The Origins of O'Connor's Thinking
Justice O'Connor has served on the Court since being appointed by President Reagan in 1981. The Establishment framework dominant at the time was the so-called Lemon test--a three-pronged test developed in the early 1970s which said that in order to determine whether government was establishing a religion you applied three "tests"--did the practice under consideration have (1) a secular purpose? (2) a secular effect? and (3) did it excessively entangle religion and the state? All judge-made tests have an element of subjectivity to them; that is why we have judges--to develop tests in the absence of clear statutory guidance and then weigh the facts of the case in the light of the tests.
But already by 1981 dissatisfaction with the Lemon test was rising. So, in the late 1980s, in the context of a difficult case for the Court (the Allegheny case), O'Connor laid out her own approach to the issue--which she called the "Endorsement Test." What she means is that government illicitly establishes a religion if it makes a person's "beliefs relevant to his or her standing in the political community by conveying a message 'that religion or a particular religious belief is favored or preferred.'" (quoting from Allegheny). How does one determine if government is "establishing" a religion? O'Connor invents the so-called "reasonable observer" to help her out. Government is establishing a religion if the "reasonable observer" thinks that government is. A "reasonable observer" differs from one who is trying to throw in a "heckler's veto." Thus the question in O'Connor's mind, and she was a very influential Justice, is whether a reasonable observer would find the practice being challenged conveys a message that a particular religious belief is favored.
Analyzing the Issue
Does the Pledge, therefore, favor a particular religious belief? Her answer is that it does not. It does contain a "facially religious reference," but in fact such religious references can serve other than religious purposes. In a 1984 opinion (Lynch), she stated her opinion that such references may "serve..the legitimate secular purposes of solemnizing public occasions, expressing confidence in the future, and encouraging the recongition of what is worthy of appreciation in society." Because of the ubiquity and history of the Pledge (it goes back more than 100 years), the absence of any prayer-like features in the Pledge, and the absence of references to a particular religion, a "reasonable observer" would conclude that government is establishing no religion through the Pledge. The Pledge, she claims, is an example of "ceremonial deism," which contains only a "minimal" reference to religion.

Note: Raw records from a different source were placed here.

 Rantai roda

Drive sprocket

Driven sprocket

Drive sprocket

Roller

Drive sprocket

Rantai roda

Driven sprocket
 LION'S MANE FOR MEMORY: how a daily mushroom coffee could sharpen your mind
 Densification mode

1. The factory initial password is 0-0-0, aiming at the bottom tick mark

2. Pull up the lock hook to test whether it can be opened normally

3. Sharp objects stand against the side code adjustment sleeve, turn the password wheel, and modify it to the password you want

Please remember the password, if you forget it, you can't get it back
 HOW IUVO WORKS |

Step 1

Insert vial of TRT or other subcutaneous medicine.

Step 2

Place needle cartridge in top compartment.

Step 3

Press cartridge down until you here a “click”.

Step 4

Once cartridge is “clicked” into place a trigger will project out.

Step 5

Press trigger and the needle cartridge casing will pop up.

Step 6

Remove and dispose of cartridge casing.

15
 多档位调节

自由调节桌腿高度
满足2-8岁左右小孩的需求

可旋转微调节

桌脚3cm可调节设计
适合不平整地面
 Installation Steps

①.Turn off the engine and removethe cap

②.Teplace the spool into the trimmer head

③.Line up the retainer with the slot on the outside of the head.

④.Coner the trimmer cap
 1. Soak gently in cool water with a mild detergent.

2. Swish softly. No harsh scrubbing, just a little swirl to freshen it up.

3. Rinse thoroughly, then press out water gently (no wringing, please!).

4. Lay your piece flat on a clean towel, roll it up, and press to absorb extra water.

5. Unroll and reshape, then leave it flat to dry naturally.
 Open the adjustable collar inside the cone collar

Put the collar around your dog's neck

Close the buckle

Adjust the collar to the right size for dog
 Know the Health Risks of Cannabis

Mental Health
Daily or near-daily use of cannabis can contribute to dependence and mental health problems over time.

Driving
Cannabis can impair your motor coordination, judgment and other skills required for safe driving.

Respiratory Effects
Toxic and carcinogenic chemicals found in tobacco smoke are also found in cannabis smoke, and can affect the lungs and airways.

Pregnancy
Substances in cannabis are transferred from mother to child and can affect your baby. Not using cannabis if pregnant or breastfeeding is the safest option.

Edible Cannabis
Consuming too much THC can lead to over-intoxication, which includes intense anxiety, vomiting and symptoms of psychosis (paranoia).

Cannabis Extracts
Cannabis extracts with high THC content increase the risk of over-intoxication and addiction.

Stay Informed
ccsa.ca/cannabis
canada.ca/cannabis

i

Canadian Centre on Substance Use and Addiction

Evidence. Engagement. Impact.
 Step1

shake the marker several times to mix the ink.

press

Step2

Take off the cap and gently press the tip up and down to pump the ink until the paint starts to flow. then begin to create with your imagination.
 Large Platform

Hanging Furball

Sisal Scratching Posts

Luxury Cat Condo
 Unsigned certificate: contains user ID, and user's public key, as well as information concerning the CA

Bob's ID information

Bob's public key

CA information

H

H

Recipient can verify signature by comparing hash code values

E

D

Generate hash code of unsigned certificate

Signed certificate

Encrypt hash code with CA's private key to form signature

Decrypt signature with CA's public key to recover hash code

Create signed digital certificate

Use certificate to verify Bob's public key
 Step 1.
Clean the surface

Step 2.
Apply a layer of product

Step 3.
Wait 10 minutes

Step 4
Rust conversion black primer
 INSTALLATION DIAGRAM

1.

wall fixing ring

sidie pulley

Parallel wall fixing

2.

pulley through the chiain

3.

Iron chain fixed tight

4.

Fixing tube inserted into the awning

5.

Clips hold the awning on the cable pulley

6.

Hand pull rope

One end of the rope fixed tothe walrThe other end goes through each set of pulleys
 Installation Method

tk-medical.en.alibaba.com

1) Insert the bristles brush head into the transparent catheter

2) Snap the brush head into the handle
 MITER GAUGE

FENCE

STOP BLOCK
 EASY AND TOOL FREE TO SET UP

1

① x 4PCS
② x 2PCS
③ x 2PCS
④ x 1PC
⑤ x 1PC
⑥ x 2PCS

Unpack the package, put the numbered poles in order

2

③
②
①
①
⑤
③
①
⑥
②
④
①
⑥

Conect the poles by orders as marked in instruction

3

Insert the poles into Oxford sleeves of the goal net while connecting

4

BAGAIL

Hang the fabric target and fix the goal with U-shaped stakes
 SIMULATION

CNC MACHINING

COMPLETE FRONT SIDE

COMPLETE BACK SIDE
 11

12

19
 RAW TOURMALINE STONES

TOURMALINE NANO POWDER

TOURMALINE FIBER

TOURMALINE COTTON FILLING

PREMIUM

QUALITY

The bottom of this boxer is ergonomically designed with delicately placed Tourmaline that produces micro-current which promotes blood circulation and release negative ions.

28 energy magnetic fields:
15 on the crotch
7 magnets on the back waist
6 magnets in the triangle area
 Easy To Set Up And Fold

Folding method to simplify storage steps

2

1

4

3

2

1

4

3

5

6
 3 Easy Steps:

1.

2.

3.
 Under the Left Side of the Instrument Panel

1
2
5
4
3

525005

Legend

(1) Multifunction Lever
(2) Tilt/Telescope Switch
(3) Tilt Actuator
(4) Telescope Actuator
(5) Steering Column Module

Justice O'Connor, therefore, has found "under God" constitutional by denying the referent any power. Or, to put it differently, as long as God is safely ensconced in the ceremonial, as long as God is carefully relegated to history, God is not a problem. But here is where modern Evangelicals, in whose numbers I am not immembered, ought to scream. They want God in the public square precisely because God is a living force, a dynamic power, a transformative influence. Evangelicals don't say "under God" because they are solemnizing an occasion; they say it because they believe that the God of Israel, the God attested to in the Scriptures, specifically watches over and guides (and perhaps judges?) America, and that God's ways need to be brought right to the heart of the centers of government. They don't want to place God in the sterile confines of historical antiquity; they claim to want a God that acts today in strange and wonderful ways.
Justice O'Connor is definitely from a different "generation."